-- Extrait du texte --
Sans doute parce que quelques-uns de mes amis, Cocteau, Pierre Fresnay... m’en ont parlé avec attendrissement.
A travers vos enfants que pensez-vous de l’Ecole ?
J’accompagne souvent mes enfants le matin en voiture à l’Ecole Alsacienne. Ils sont au Petit Collège : Caroline est en 7e, Nicolas est en 8e et Colombe au jardin d’enfants. Je dois avouer que je suis assez surpris que mes enfants aillent à l’école avec joie.
Pourquoi ?
Ce qui me frappe tout d’abord, c’est que mes enfants soient heureux à l’Ecole car, pour ma part, je me rappelle que je n’ai pas toujours aimé aller en classe. Ils y font un travail amusant, intéressant. Ils sentent que les professeurs les respectent, qu’ils y sont des personnes humaines et c’est ce qui, je crois, fait la valeur de l’Ecole Alsacienne.
Que pensez-vous du travail, quel qu’il soit ?
C’est une chose... abrutissante.
Et des études littéraires ?
Je n’y crois pas. Je comprends mieux un écrivain qui fait math élem que philo. Du reste, peu importe le genre d’études que l’on a faites, seule la valeur propre de l’homme compte. Je ne crois pas aux études littéraires : on goûte la littérature mais on ne l’étudie pas, car celà la stérilise. En ce qui me concerne, j’ai fait la philo, mais je venais de moderne et j’avais la sensation d’être très fort en math, alors qu’auparavant je ne l’étais pas du tout.
Comment vous est venue l’idée d’écrire ?
J’ai reçu un choc à l8 ans en entendant des oeuvres de Bernard Shaw, de Giraudoux et de Pirandello.
On vous accuse parfois d’avoir imité Giraudoux, qu’en pensez-vous ?
Lorsqu’on admire quelqu’un et que l’on subit son influence, on est certainement enclin à l’imiter.
On vous a taxé d’un certain pessimisme : êtes-vous vraiment pessimiste ?
Je suis vraiment pessimiste, les gens optimistes sont des gens superficiels, en quelque sorte des farceurs. Les pessimistes sont réalistes, donc sensés !
Donc, si vous êtes pessimiste...
Oui...
Vous êtes parmi les gens sensés...
Je l’espère.

-- Données sources --
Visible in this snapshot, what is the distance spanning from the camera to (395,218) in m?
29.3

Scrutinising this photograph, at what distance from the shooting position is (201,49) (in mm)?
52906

-- Consignes à suivre --
D'après l'extrait, dans quelle école la personne interrogée accompagne-t-elle souvent ses enfants le matin ? Les données constituent un matériau distinct de l'extrait.

-- Réponse attendue --
À l'École Alsacienne.